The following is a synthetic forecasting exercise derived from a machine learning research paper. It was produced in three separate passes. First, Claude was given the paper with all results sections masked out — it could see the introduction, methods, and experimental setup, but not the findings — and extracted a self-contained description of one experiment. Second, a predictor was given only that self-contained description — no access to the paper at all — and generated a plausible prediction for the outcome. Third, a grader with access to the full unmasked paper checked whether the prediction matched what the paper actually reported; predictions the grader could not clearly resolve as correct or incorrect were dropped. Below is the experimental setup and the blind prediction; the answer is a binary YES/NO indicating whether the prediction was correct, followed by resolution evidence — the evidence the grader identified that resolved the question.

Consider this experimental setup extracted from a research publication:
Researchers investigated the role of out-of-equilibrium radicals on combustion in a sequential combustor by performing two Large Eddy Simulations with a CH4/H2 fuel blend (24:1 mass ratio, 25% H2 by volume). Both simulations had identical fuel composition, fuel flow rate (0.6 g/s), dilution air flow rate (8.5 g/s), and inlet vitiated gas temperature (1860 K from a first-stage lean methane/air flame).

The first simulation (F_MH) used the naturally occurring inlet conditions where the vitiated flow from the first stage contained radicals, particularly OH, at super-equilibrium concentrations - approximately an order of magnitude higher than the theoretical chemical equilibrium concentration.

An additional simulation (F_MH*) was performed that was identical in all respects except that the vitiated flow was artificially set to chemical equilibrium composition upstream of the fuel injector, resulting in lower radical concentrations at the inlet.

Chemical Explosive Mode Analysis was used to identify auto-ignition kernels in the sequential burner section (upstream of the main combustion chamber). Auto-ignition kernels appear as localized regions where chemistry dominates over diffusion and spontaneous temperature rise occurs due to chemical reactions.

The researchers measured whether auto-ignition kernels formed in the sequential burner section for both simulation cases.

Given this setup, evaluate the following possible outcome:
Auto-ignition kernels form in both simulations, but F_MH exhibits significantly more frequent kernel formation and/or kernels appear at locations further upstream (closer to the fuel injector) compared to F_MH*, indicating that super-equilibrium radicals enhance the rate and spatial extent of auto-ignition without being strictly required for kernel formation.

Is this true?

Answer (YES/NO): YES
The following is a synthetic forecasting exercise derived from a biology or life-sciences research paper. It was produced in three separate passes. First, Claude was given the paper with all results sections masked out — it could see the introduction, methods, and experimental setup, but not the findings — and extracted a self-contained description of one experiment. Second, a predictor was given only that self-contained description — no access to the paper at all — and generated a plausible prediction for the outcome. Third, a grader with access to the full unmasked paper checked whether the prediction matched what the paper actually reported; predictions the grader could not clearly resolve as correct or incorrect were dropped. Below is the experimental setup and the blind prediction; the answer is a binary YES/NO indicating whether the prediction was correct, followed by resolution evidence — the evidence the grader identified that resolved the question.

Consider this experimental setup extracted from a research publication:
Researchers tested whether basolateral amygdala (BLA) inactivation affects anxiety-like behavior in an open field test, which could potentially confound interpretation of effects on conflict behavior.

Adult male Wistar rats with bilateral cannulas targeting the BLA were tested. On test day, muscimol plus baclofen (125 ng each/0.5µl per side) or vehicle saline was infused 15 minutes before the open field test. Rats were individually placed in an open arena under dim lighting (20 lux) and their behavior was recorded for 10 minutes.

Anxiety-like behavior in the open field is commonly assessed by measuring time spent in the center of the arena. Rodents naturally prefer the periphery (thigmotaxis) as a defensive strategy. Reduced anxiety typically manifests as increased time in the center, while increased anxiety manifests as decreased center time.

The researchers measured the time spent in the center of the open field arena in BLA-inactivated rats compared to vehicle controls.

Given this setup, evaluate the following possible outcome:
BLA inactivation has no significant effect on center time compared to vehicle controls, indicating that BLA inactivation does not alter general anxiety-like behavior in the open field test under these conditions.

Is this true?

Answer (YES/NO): YES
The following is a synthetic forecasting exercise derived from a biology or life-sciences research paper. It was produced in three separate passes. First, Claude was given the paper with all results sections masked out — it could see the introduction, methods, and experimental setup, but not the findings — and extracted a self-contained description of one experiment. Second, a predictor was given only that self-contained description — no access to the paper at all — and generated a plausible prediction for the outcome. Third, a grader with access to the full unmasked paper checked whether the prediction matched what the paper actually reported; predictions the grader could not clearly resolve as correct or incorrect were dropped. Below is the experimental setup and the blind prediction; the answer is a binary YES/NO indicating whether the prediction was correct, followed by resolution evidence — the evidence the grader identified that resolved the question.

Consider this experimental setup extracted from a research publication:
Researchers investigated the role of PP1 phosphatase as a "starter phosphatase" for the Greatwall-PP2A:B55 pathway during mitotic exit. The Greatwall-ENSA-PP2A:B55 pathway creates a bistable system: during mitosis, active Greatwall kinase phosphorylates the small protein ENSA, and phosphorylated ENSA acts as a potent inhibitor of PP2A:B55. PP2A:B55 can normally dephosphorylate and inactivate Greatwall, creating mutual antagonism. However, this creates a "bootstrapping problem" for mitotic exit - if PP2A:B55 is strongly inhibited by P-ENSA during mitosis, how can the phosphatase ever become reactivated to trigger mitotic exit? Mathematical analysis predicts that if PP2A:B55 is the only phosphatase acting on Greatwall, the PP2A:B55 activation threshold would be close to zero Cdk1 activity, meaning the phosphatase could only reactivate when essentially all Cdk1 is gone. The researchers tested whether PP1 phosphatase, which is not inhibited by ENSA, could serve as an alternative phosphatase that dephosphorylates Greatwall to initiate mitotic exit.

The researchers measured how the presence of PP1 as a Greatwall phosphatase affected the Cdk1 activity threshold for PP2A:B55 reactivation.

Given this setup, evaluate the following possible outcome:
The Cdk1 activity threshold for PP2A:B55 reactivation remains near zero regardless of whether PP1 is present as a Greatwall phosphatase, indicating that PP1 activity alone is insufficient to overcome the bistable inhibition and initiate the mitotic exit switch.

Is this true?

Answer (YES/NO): NO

==========

• _WORK ORDER_:
All of the entries above should be written out verbatim.

• _RESULT OF THIS EXERCISE_:
The following is a synthetic forecasting exercise derived from a machine learning research paper. It was produced in three separate passes. First, Claude was given the paper with all results sections masked out — it could see the introduction, methods, and experimental setup, but not the findings — and extracted a self-contained description of one experiment. Second, a predictor was given only that self-contained description — no access to the paper at all — and generated a plausible prediction for the outcome. Third, a grader with access to the full unmasked paper checked whether the prediction matched what the paper actually reported; predictions the grader could not clearly resolve as correct or incorrect were dropped. Below is the experimental setup and the blind prediction; the answer is a binary YES/NO indicating whether the prediction was correct, followed by resolution evidence — the evidence the grader identified that resolved the question.

Consider this experimental setup extracted from a research publication:
Researchers investigated the role of out-of-equilibrium radicals on combustion in a sequential combustor by performing two Large Eddy Simulations with a CH4/H2 fuel blend (24:1 mass ratio, 25% H2 by volume). Both simulations had identical fuel composition, fuel flow rate (0.6 g/s), dilution air flow rate (8.5 g/s), and inlet vitiated gas temperature (1860 K from a first-stage lean methane/air flame).

The first simulation (F_MH) used the naturally occurring inlet conditions where the vitiated flow from the first stage contained radicals, particularly OH, at super-equilibrium concentrations - approximately an order of magnitude higher than the theoretical chemical equilibrium concentration.

An additional simulation (F_MH*) was performed that was identical in all respects except that the vitiated flow was artificially set to chemical equilibrium composition upstream of the fuel injector, resulting in lower radical concentrations at the inlet.

Chemical Explosive Mode Analysis was used to identify auto-ignition kernels in the sequential burner section (upstream of the main combustion chamber). Auto-ignition kernels appear as localized regions where chemistry dominates over diffusion and spontaneous temperature rise occurs due to chemical reactions.

The researchers measured whether auto-ignition kernels formed in the sequential burner section for both simulation cases.

Given this setup, evaluate the following possible outcome:
Auto-ignition kernels form in both simulations, but F_MH exhibits significantly more frequent kernel formation and/or kernels appear at locations further upstream (closer to the fuel injector) compared to F_MH*, indicating that super-equilibrium radicals enhance the rate and spatial extent of auto-ignition without being strictly required for kernel formation.

Is this true?

Answer (YES/NO): YES
The following is a synthetic forecasting exercise derived from a biology or life-sciences research paper. It was produced in three separate passes. First, Claude was given the paper with all results sections masked out — it could see the introduction, methods, and experimental setup, but not the findings — and extracted a self-contained description of one experiment. Second, a predictor was given only that self-contained description — no access to the paper at all — and generated a plausible prediction for the outcome. Third, a grader with access to the full unmasked paper checked whether the prediction matched what the paper actually reported; predictions the grader could not clearly resolve as correct or incorrect were dropped. Below is the experimental setup and the blind prediction; the answer is a binary YES/NO indicating whether the prediction was correct, followed by resolution evidence — the evidence the grader identified that resolved the question.

Consider this experimental setup extracted from a research publication:
Researchers tested whether basolateral amygdala (BLA) inactivation affects anxiety-like behavior in an open field test, which could potentially confound interpretation of effects on conflict behavior.

Adult male Wistar rats with bilateral cannulas targeting the BLA were tested. On test day, muscimol plus baclofen (125 ng each/0.5µl per side) or vehicle saline was infused 15 minutes before the open field test. Rats were individually placed in an open arena under dim lighting (20 lux) and their behavior was recorded for 10 minutes.

Anxiety-like behavior in the open field is commonly assessed by measuring time spent in the center of the arena. Rodents naturally prefer the periphery (thigmotaxis) as a defensive strategy. Reduced anxiety typically manifests as increased time in the center, while increased anxiety manifests as decreased center time.

The researchers measured the time spent in the center of the open field arena in BLA-inactivated rats compared to vehicle controls.

Given this setup, evaluate the following possible outcome:
BLA inactivation has no significant effect on center time compared to vehicle controls, indicating that BLA inactivation does not alter general anxiety-like behavior in the open field test under these conditions.

Is this true?

Answer (YES/NO): YES
The following is a synthetic forecasting exercise derived from a biology or life-sciences research paper. It was produced in three separate passes. First, Claude was given the paper with all results sections masked out — it could see the introduction, methods, and experimental setup, but not the findings — and extracted a self-contained description of one experiment. Second, a predictor was given only that self-contained description — no access to the paper at all — and generated a plausible prediction for the outcome. Third, a grader with access to the full unmasked paper checked whether the prediction matched what the paper actually reported; predictions the grader could not clearly resolve as correct or incorrect were dropped. Below is the experimental setup and the blind prediction; the answer is a binary YES/NO indicating whether the prediction was correct, followed by resolution evidence — the evidence the grader identified that resolved the question.

Consider this experimental setup extracted from a research publication:
Researchers investigated the role of PP1 phosphatase as a "starter phosphatase" for the Greatwall-PP2A:B55 pathway during mitotic exit. The Greatwall-ENSA-PP2A:B55 pathway creates a bistable system: during mitosis, active Greatwall kinase phosphorylates the small protein ENSA, and phosphorylated ENSA acts as a potent inhibitor of PP2A:B55. PP2A:B55 can normally dephosphorylate and inactivate Greatwall, creating mutual antagonism. However, this creates a "bootstrapping problem" for mitotic exit - if PP2A:B55 is strongly inhibited by P-ENSA during mitosis, how can the phosphatase ever become reactivated to trigger mitotic exit? Mathematical analysis predicts that if PP2A:B55 is the only phosphatase acting on Greatwall, the PP2A:B55 activation threshold would be close to zero Cdk1 activity, meaning the phosphatase could only reactivate when essentially all Cdk1 is gone. The researchers tested whether PP1 phosphatase, which is not inhibited by ENSA, could serve as an alternative phosphatase that dephosphorylates Greatwall to initiate mitotic exit.

The researchers measured how the presence of PP1 as a Greatwall phosphatase affected the Cdk1 activity threshold for PP2A:B55 reactivation.

Given this setup, evaluate the following possible outcome:
The Cdk1 activity threshold for PP2A:B55 reactivation remains near zero regardless of whether PP1 is present as a Greatwall phosphatase, indicating that PP1 activity alone is insufficient to overcome the bistable inhibition and initiate the mitotic exit switch.

Is this true?

Answer (YES/NO): NO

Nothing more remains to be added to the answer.